__Texte de référence__:
Ponctions sur le logement et les collectivités

Pour compenser la diminution des ressources générée par la réduction du loyer de solidarité, le gouvernement incite les organismes à augmenter les ventes de logements sociaux. Mais son objectif de 40 000 ventes annuelles est jugé inatteignable. Les plus optimistes tablent sur moins de 2 .000 logements vendus dans les prochaines années. « On ne résoudra pas tout avec les regroupements d’organismes et les ventes », souligne d’ailleurs Pierre Quercy, chargé par le ministre du Logement d’une mission d’accompagnement de la réorganisation du tissu HLM. Aux ponctions sur le logement social s’ajoutent celles sur les collectivités locales. Ainsi que l’a rappelé Claire Delpech, conseillère finances et habitat de l’AdCF, elles ont subi ces dernières années une coupe de 20% de leurs dotations de fonctionnement dont la hausse est désormais limitée en moyenne à 1,2% par an inflation comprise.

__Données fournies__:
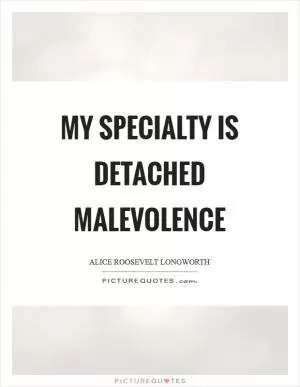 My specialty is detached malevolence Picture Quote #1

__Consigne__: Rédigez la suite du texte consacré aux ponctions sur le logement social et les collectivités locales, à partir de sa dernière phrase. Les données ne sont pas nécessaires pour ce travail.

__Réponse__:
Des élus très inquiets

La sénatrice des Alpes-Maritimes, Dominique Estrosi-Sassone, a dénoncé « l’assèchement des ressources par l’État ». Elle s’est inquiétée d’une évolution vers la « privatisation du logement social », de sa spécialisation dans l’accueil des publics les plus fragiles et, faute de moyens, d’ambitions revues à la baisse sur les politiques de renouvellement urbain. Propos partagés par le député de Seine-Saint-Denis, Stéphane Peu, qui a alerté sur « le climat d’insécurité sociale qui s’installe dans le pays et que les réformes du logement contribuent à aggraver. » Le président de la Métropole Rouen Normandie, Frédéric Sanchez, a appelé au compromis et constaté « la méfiance qui s’exprime à tous les étages, la difficulté à loger les plus pauvres et l’échec de la mixité sociale avec la formation de quartiers spécialisés. »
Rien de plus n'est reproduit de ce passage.